The first observation that I would make is the critical importance of recruiting experienced candidates. If Rick Hill, a former U.S. Congressman with considerable fundraising abilities and proven campaign experience, is in a nailbiter when running against a sitting Democratic Attorney General in the governor's race -- how well would someone with lesser experience have fared?
The same goes for our other major races: it will, for instance, probably have made all the difference to have someone of the manifest talents of Steve Daines, who was also battle-tested as Roy Brown's running mate in a governor's race in a tough year for Republicans back in 2008. Tim Fox has a decent shot at being the first Republican AG since Marc Racicot in no small part because of the experience he gained in his last run at that office 4 years ago. Ditto for Brad Johnson in the Secretary of State race. Likewise, unseating an incumbent U.S. Senator is such a difficult task that one doubts anyone without Denny Rehberg's experience would have a shot at it.
Granted, previous experience gives a larger target to shoot at, especially if someone has a voting record. Being a blank slate gave Jon Tester a big advantage in 2006, after the savaging that Conrad Burns sustained at the hands of Montana's press. But that is a special situation -- usually, the most salient feature about inexperienced candidates is that they are, well, inexperienced.
A related thought is that the Republican Party in Montana needs to pay greater attention to grooming high quality candidates and encouraging them to run for our various "lesser" state-wide offices. There is just no substitute for having been through the challenges of having run state-wide at least once (preferably successfully) when making a run at the major offices of U.S. Congressman, U.S. Senate, and governor. Republicans in the legislature should also take this into consideration when electing people to leadership positions -- those who seem to have the right stuff (and desire) for seeking higher office should be given some preference. It gives them a chance for more name recognition and for seeing how they deal with pressure and attention (both positive and negative.)

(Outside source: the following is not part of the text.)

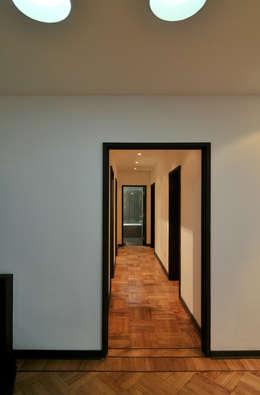 Remodelación Parque Forestal: Pasillos y hall de entrada de estilo  por Nicolas Loi + Arquitectos Asociados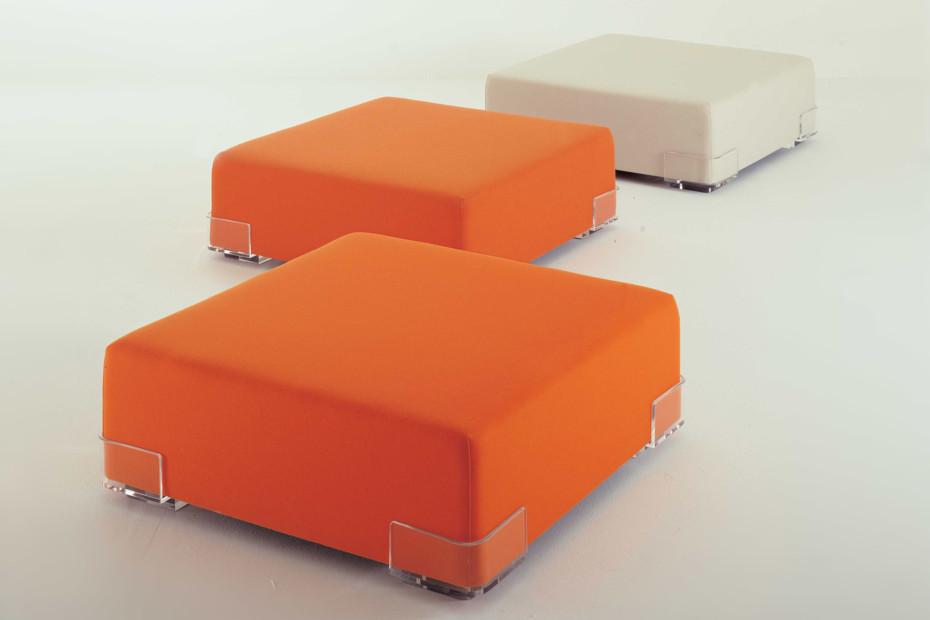 Plastics stool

A special recruitment effort needs to go into finding which of our state's few conservative Republican attorneys can be persuaded to get the political bug. Republicans have a chronic problem with competing in the Attorney General race for this very reason. It is just difficult to take someone with no prior political experience or involvement and have them run a successful state-wide race for that position. Ditto for the Supreme Court. (Yes, I know that in theory, that is a non-partisan race, but how many lawyers with conservative judicial philosophies are going to be Democrats?)
So any predictions for Montana Headlines? I think that Republicans will have a pretty good day in Montana, with Steve Daines, Rick Hill, and Denny Rehberg all carrying the day. The anti-Obama undertow is just going to be too strong. I think Tim Fox will win the AG race for the GOP, but that the Democrats will maintain their lock on the Land Board by sweeping the remaining three races, unless Brad Johnson pulls out an upset in the Secretary of State race.
I hope that Laurie McKinnon wins the Supreme Court race, but there just isn't enough information that gets out about such races to be able to count on it. An even more important question is whether McKinnon will have the force of personality to provide some counterbalance to the highly partisan and liberal supermajority on our current Montana Supreme Court. The project of bringing balance to that body is the project of decades, and it will require the same kind of planning and determination that Montana's liberals and trial lawyers (did I just repeat myself?) put into capturing it in the first place.
And what about the big tamale -- the U.S. Presidency? I don't usually comment on national politics except as it directly impacts Montana, but why not, just this once?
While I realize that consistency is the hobgoblin of small minds, I'm going to stand by the prediction that I made nearly 5 years ago -- that Mitt Romney has what it takes to lose respectably, but not to win a national election. He had many of the elements needed -- he was a governor, he is formidable fundraiser, he has a pathological desire to become President (a most necessary trait), and he cuts a decent figure on television. He doesn't have a solid political philosophical bone in his body, though, and ultimately that is a fatal flaw.
He has, however, far exceeded my expectations, and in the course of the campaign I have undergone a transition. I started as someone who would vote dutifully for Romney as a good Republican and out of dislike for President Obama's policies and politics. I ended it, however, as someone who feels that Romney would make a better President than our country probably deserves at this point in our messed-up political life, and a President who may be well-suited to the economic troubles our country faces.
At the end of the day, though, I am an old-fashioned conservative who is pessimistic about the direction that our country is going politically. Consider -- in 2008 Barack Obama was easily the single most unqualified and unprepared person to win the Oval Office in the modern era. And that was in spite of the American public being fully aware of his past radical associations and positions. And he won overwhelmingly -- against a war hero and experienced U.S. Senator.
He then proceeded to demonstrate for all the world to see just how unprepared he was to be President. He did so for four years, and showed no capacity to see his own flaws and mistakes, let alone shift course. By all rights, virtually any Republican who could walk and chew gum should have been able to walk away with this election. Win or lose, the fact that Romney has been in a dogfight (and a losing one most of the time) from wire to wire tells me that America has fundamentally and perhaps irrevocably changed.
Barring a massive great political and social awakening spurred by a prolonged and brutal recession/depression, the main question tomorrow night will be who the last modestly conservative U.S. President will be: Mitt Romney or George W. Bush. If Mitt Romney is elected (and I dearly hope that he is), it will be almost entirely because of the fact that Democrats got ahead of themselves by electing an unprepared leftist who was too arrogant to be willing to pretend he was anything else. They won't make that mistake again.
Fortunately there is much, much more to life than politics. Family, church, work, hunting, fishing, hiking, music, literature... you name it, it is more important than politics. Let's hope that no matter what politicians we are forced to deal with for the next few years, we will be left alone as much as possible to pay attention to those things. That, ultimately, is the conservative way... and indeed the hope at the bottom of every sensible human heart.